WHAT IS BEING ASKED
Copy the line containing "How far away from the", then all lines after it up to and including the final line of the material, exactly and without additions.

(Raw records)
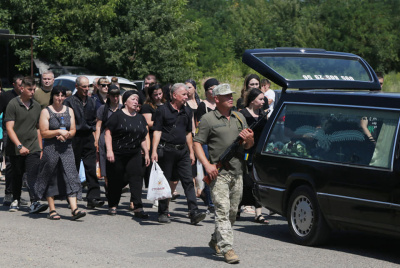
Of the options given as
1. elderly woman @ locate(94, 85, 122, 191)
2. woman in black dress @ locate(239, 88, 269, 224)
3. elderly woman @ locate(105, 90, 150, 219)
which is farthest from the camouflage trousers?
elderly woman @ locate(94, 85, 122, 191)

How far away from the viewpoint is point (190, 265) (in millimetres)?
7738

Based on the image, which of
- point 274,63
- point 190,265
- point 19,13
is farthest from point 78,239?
point 19,13

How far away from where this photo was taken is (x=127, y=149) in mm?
11344

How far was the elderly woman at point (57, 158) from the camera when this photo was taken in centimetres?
1095

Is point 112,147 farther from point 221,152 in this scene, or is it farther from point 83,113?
point 221,152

EXERCISE OUTPUT
How far away from the viewpoint is point (190, 265) (in millimetres)?
7738

Based on the image, which of
- point 274,63
- point 190,265
- point 19,13
is farthest from point 78,239?
point 19,13

How far away from where this photo was taken is (x=127, y=149) in mm?
11344

How far was the elderly woman at point (57, 158) from the camera when this photo was taken in centimetres?
1095

Is point 112,147 farther from point 221,152 in this scene, or is it farther from point 83,113?
point 221,152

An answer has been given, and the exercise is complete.